#### WORK TO COMPLETE
All of the data should be repeated exactly; pictures are not part of the copy.

#### DATASET CONTENT

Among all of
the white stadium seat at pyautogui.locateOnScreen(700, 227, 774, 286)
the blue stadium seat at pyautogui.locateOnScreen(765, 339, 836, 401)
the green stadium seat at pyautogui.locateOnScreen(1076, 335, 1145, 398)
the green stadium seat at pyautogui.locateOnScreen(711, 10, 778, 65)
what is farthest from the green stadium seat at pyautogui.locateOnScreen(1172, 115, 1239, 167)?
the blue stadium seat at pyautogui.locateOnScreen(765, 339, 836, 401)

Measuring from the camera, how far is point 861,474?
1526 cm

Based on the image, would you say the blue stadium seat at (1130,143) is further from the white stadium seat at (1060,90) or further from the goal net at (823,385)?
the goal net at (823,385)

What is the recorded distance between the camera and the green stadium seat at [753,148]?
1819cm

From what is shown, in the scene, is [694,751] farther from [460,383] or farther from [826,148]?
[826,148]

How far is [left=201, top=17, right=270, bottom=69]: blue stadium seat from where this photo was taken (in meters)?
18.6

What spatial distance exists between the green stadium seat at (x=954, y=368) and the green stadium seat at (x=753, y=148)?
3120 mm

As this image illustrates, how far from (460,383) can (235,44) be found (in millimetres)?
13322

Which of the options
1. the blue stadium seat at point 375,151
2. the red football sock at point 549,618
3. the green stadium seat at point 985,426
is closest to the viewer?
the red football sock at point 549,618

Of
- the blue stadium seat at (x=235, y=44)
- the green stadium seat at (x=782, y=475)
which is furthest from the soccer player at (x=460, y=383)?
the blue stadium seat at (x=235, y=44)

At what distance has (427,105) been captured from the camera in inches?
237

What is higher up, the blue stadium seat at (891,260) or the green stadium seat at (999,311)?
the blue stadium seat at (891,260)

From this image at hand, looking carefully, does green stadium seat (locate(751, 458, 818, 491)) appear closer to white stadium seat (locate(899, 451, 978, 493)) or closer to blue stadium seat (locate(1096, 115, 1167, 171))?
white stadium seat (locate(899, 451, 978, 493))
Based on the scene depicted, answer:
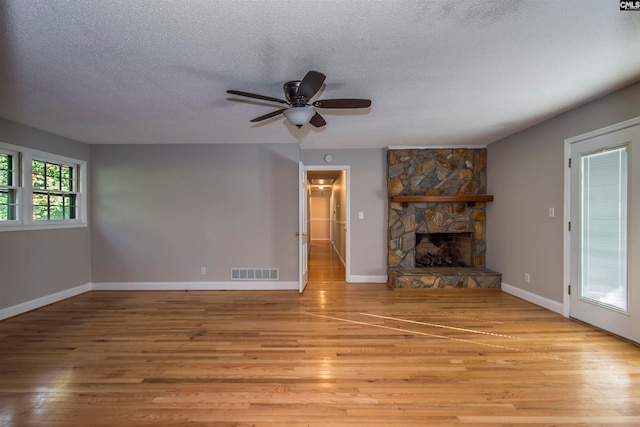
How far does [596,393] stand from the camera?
198 cm

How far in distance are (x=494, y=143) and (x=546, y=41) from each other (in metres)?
3.16

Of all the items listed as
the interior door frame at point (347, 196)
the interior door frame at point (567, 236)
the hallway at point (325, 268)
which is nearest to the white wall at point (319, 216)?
the hallway at point (325, 268)

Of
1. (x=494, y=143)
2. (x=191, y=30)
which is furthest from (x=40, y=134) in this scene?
(x=494, y=143)

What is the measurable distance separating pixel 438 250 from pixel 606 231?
2762mm

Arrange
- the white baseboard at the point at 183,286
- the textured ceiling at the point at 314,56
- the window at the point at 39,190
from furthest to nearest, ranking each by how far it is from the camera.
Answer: the white baseboard at the point at 183,286
the window at the point at 39,190
the textured ceiling at the point at 314,56

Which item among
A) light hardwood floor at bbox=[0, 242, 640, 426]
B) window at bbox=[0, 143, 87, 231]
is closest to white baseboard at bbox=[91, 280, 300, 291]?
light hardwood floor at bbox=[0, 242, 640, 426]

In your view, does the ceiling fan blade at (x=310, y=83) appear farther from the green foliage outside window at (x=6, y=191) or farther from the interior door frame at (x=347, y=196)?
the green foliage outside window at (x=6, y=191)

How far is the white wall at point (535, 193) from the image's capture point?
3.05m

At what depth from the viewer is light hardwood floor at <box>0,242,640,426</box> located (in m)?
1.80

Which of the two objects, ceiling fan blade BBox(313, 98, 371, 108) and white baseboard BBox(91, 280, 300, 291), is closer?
ceiling fan blade BBox(313, 98, 371, 108)

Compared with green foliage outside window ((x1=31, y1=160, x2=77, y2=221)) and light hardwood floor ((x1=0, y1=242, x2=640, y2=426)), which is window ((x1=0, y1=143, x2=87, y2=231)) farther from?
light hardwood floor ((x1=0, y1=242, x2=640, y2=426))

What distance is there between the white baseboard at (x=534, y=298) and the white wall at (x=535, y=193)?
39 mm

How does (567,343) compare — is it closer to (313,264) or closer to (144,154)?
(313,264)

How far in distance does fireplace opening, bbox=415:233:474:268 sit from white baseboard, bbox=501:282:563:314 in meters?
1.04
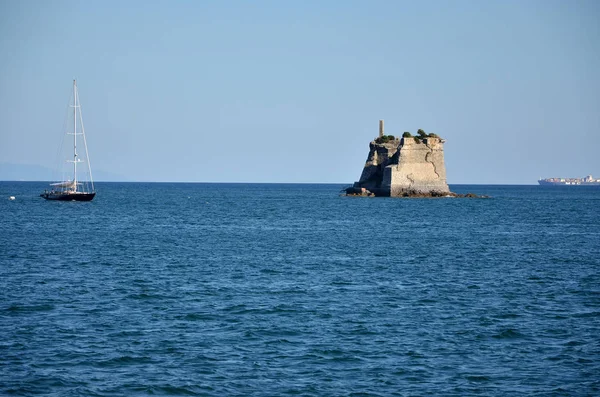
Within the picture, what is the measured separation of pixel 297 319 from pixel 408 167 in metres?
83.0

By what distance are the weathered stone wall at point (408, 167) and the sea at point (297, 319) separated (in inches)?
2359

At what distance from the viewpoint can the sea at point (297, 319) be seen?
50.4 ft

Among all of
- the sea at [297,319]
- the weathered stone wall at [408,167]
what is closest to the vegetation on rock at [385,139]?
the weathered stone wall at [408,167]

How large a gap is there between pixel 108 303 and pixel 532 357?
11931mm

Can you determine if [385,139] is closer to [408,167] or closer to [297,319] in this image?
[408,167]

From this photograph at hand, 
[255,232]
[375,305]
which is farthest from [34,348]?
[255,232]

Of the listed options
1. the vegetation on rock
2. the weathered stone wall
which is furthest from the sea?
the vegetation on rock

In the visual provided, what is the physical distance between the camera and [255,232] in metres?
51.1

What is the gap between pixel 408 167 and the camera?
335ft

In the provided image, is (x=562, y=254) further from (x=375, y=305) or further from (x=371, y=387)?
(x=371, y=387)

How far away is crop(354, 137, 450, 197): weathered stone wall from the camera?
332ft

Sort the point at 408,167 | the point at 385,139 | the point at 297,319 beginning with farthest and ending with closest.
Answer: the point at 385,139 < the point at 408,167 < the point at 297,319

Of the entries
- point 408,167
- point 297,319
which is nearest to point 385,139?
point 408,167

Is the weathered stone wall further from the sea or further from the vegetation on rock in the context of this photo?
the sea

#### THE SOLUTION
Among all of
the white stadium seat at pyautogui.locateOnScreen(700, 227, 774, 286)
the blue stadium seat at pyautogui.locateOnScreen(765, 339, 836, 401)
the green stadium seat at pyautogui.locateOnScreen(1076, 335, 1145, 398)
the green stadium seat at pyautogui.locateOnScreen(711, 10, 778, 65)
what is farthest from the green stadium seat at pyautogui.locateOnScreen(1172, 115, 1239, 167)?
the blue stadium seat at pyautogui.locateOnScreen(765, 339, 836, 401)

Measuring from the camera, how far is point 861,474?
1526 cm

Based on the image, would you say the blue stadium seat at (1130,143) is further from the white stadium seat at (1060,90) or further from the goal net at (823,385)?
the goal net at (823,385)

What is the recorded distance between the camera and the green stadium seat at [753,148]?
1819cm

From what is shown, in the scene, is [694,751] farther from [460,383] or farther from [826,148]?
[826,148]

How far is [left=201, top=17, right=270, bottom=69]: blue stadium seat from where this photo was taken (in meters)?
18.6

What spatial distance exists between the green stadium seat at (x=954, y=368) and the green stadium seat at (x=753, y=148)?
3120 mm

As this image illustrates, how far from (460,383) can (235,44) be found (in millimetres)?
13322

Which of the options
1. the blue stadium seat at point 375,151
2. the red football sock at point 549,618
3. the green stadium seat at point 985,426
is closest to the viewer?
the red football sock at point 549,618

Of
- the blue stadium seat at (x=235, y=44)
- the green stadium seat at (x=782, y=475)
which is furthest from the soccer player at (x=460, y=383)?
the blue stadium seat at (x=235, y=44)

At what distance has (427,105) been captured from the camera in inches?
237

What is higher up, the blue stadium seat at (891,260) or the green stadium seat at (999,311)?
the blue stadium seat at (891,260)

From this image at hand, looking carefully, does green stadium seat (locate(751, 458, 818, 491)) appear closer to white stadium seat (locate(899, 451, 978, 493)) or closer to blue stadium seat (locate(1096, 115, 1167, 171))?
white stadium seat (locate(899, 451, 978, 493))
Based on the scene depicted, answer:
How far does [596,393] stand from the camera?
198 cm

How far in distance are (x=494, y=143) and (x=546, y=41) from each other (in metres)?
3.16

Of all the items listed as
the interior door frame at point (347, 196)
the interior door frame at point (567, 236)
the hallway at point (325, 268)
which is nearest to the white wall at point (319, 216)?
the hallway at point (325, 268)

Of
1. (x=494, y=143)
2. (x=191, y=30)
which is furthest from (x=40, y=134) in this scene?
(x=494, y=143)

What is the measurable distance separating pixel 438 250 from pixel 606 231?
2762mm

Arrange
- the white baseboard at the point at 183,286
- the textured ceiling at the point at 314,56
- the window at the point at 39,190
from furthest to nearest, ranking each by how far it is from the camera.
Answer: the white baseboard at the point at 183,286
the window at the point at 39,190
the textured ceiling at the point at 314,56

Which item among
A) light hardwood floor at bbox=[0, 242, 640, 426]
B) window at bbox=[0, 143, 87, 231]
is closest to white baseboard at bbox=[91, 280, 300, 291]?
light hardwood floor at bbox=[0, 242, 640, 426]

In your view, does the ceiling fan blade at (x=310, y=83) appear farther from the green foliage outside window at (x=6, y=191) or farther from the interior door frame at (x=347, y=196)?
the green foliage outside window at (x=6, y=191)

How far is the white wall at point (535, 193) from the image's capture point?
3.05m

At what depth from the viewer is light hardwood floor at <box>0,242,640,426</box> located (in m)?
1.80

Which of the two objects, ceiling fan blade BBox(313, 98, 371, 108) and white baseboard BBox(91, 280, 300, 291), is closer?
ceiling fan blade BBox(313, 98, 371, 108)

Compared with green foliage outside window ((x1=31, y1=160, x2=77, y2=221)) and light hardwood floor ((x1=0, y1=242, x2=640, y2=426)), which is window ((x1=0, y1=143, x2=87, y2=231)) farther from?
light hardwood floor ((x1=0, y1=242, x2=640, y2=426))

What distance is there between the white baseboard at (x=534, y=298) and the white wall at (x=535, y=193)?
39 mm

How does (567,343) compare — is it closer to (313,264) or closer to (144,154)?
(313,264)

How far in distance does fireplace opening, bbox=415:233:474:268 sit from white baseboard, bbox=501:282:563:314 in meters?
1.04
Within the picture, what is the measured separation of pixel 297 319 from pixel 408 167 in metres?
83.0

By what distance are the weathered stone wall at point (408, 167) and the sea at point (297, 319) separated (in inches)?
2359

At what distance from the viewpoint can the sea at point (297, 319) be seen?
50.4 ft

Among all of
- the sea at [297,319]
- the weathered stone wall at [408,167]
what is closest to the vegetation on rock at [385,139]?
the weathered stone wall at [408,167]

How large a gap is there between pixel 108 303 and pixel 532 357?
11931mm

Can you determine if [385,139] is closer to [408,167] or closer to [297,319] in this image?
[408,167]

From this photograph at hand, 
[255,232]
[375,305]
which is farthest from [34,348]?
[255,232]

Of the listed options
1. the vegetation on rock
2. the weathered stone wall
which is furthest from the sea?
the vegetation on rock

In the visual provided, what is the physical distance between the camera and [255,232] in metres?
51.1

What is the gap between pixel 408 167 and the camera?
335ft

In the provided image, is (x=562, y=254) further from (x=375, y=305) or further from (x=371, y=387)?
(x=371, y=387)

How far away is crop(354, 137, 450, 197): weathered stone wall from the camera?
332ft

Sort the point at 408,167 | the point at 385,139 | the point at 297,319 beginning with farthest and ending with closest.
Answer: the point at 385,139 < the point at 408,167 < the point at 297,319

Of the entries
- point 408,167
- point 297,319
which is nearest to point 385,139?
point 408,167

Is the weathered stone wall further from the sea or further from the vegetation on rock in the context of this photo?
the sea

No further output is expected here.